HAMILTON, N.J. (AP) — With giant inflatable whales, signs that read "Drilling Is Killing" and chants of "Where's our meeting?" opponents of President Donald Trump's plan to open most of the nation's coastline to oil and natural gas drilling have staged boisterous rallies before public meetings held by the federal government on the topic.
That's because the public cannot speak to the assembled attendees at the meetings. The U.S. Bureau of Ocean Energy Management is meeting one on one with interested parties and allows people to comment online, including typing comments on laptops it provides. People also can hand bureau officials written comments to be included in the record.
What they can't do is get up at a microphone and address the room.
That has led drilling opponents on both coasts to hold their own meetings before the official ones begin. The latest took place Wednesday in Hamilton, just outside the state capitol of Trenton. One attendee wore a furry red lobster hat with claws protruding from both sides.
"They're dodging democracy," said Cindy Zipf, executive director of New Jersey's Clean Ocean Action environmental group, which was to hold a citizens' hearing before the bureau one begins. "The government works for the people. I understand it's uncomfortable to have a bad idea and be held accountable for it, but that's what they're proposing."
The Republican president's decision last month to open most of the nation's coast to oil and gas drilling horrified environmentalists, and many elected officials from both major political parties oppose it. But energy groups and some business organizations support it as a way to become less dependent on foreign energy.
The Bureau of Ocean Energy Management's chief environmental officer, William Brown, said Congress has mandated five-year energy plans since the Arab oil crisis of the 1970s sent prices rising.
"The charge is to develop a program that provides for the energy needs of the United States, balancing environmental risk with energy need," Brown told The Associated Press. "We all know renewable energy is something we should develop more of, but renewables are not going to take the place of fossil fuels immediately. The people who are going to read your story are mostly using cars."
Democratic Gov. Phil Murphy addressed the environmental rally by video link before the bureau meeting Wednesday, sending a message to Trump: "You will not drill off our precious shores! No way!"
Bureau spokeswoman Tracey Blythe Moriarty said the open house format lets people speak directly with agency staff to learn about the drilling proposal.
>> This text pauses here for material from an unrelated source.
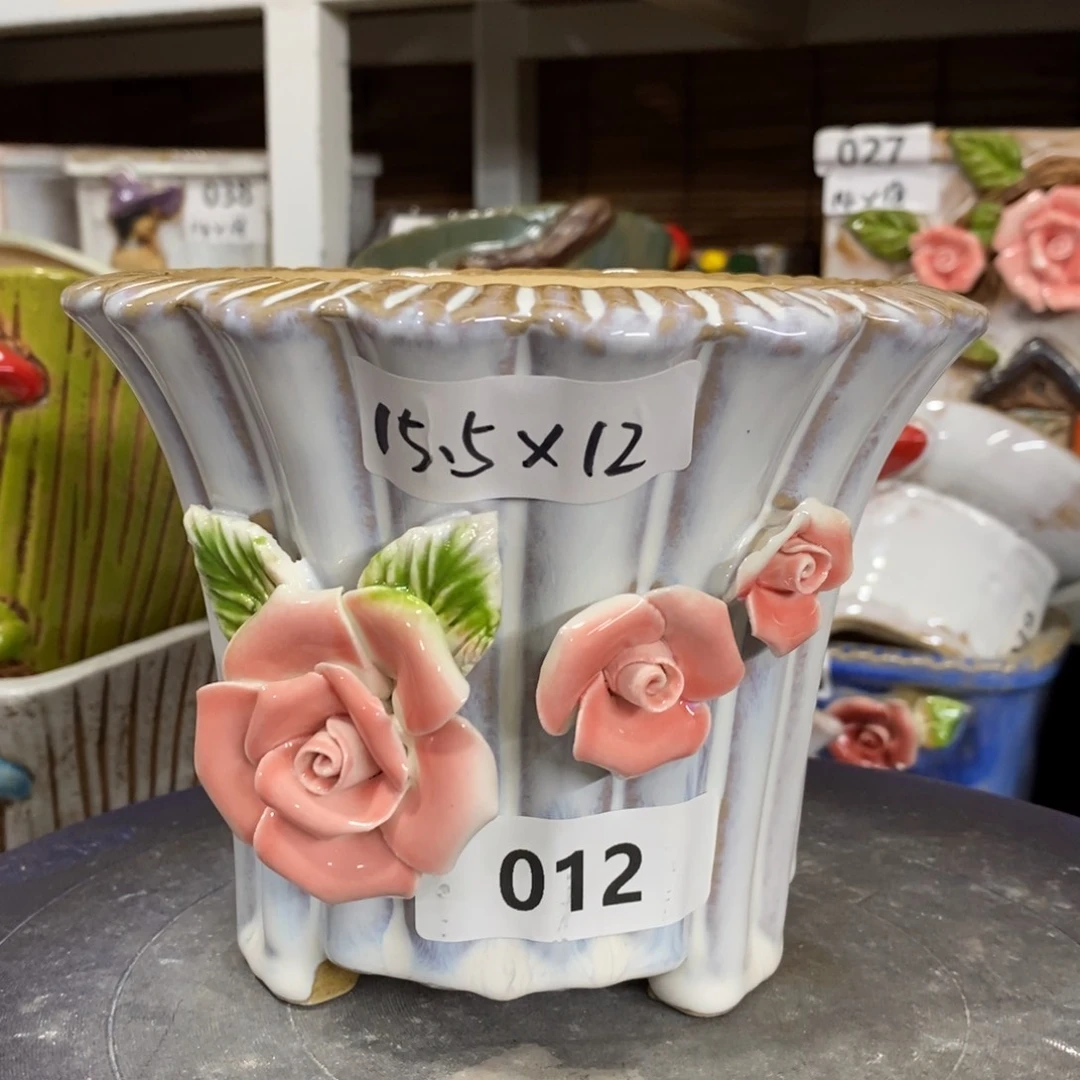 【闪购商品】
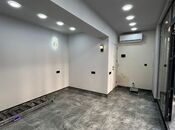 Продаётся  объект 35 м², м. Ази Асланов, photo 3 from 8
"We find this approach to be more effective than formal oral testimony," she said.
But many attendees at past meetings disagree.
Environmentalists rallied on the steps of the California state capitol in Sacramento before a bureau hearing there, citing damage from a 1969 oil rig spill in Santa Barbara and a broken oil pipe in Refugio Beach three years ago. People upset at not being able to speak publicly chanted "Where's our hearing?"
The bureau set up informational displays at its Feb. 8 meeting, including one titled "Why Oil Is Important."
Before a Feb. 8 meeting in Tallahassee, Florida, drilling foes invoked the Deepwater Horizon disaster, which fouled the Gulf of Mexico in 2010, and said they want to ensure that Department of the Interior Secretary Ryan Zinke's promise to exempt Florida from the drilling plan — the only exception publicly announced — remains in place.
In Oregon, some meeting attendees said bureau staff were unable to answer their questions about the drilling plan and were frustrated at being directed to a row of laptops to type out comments.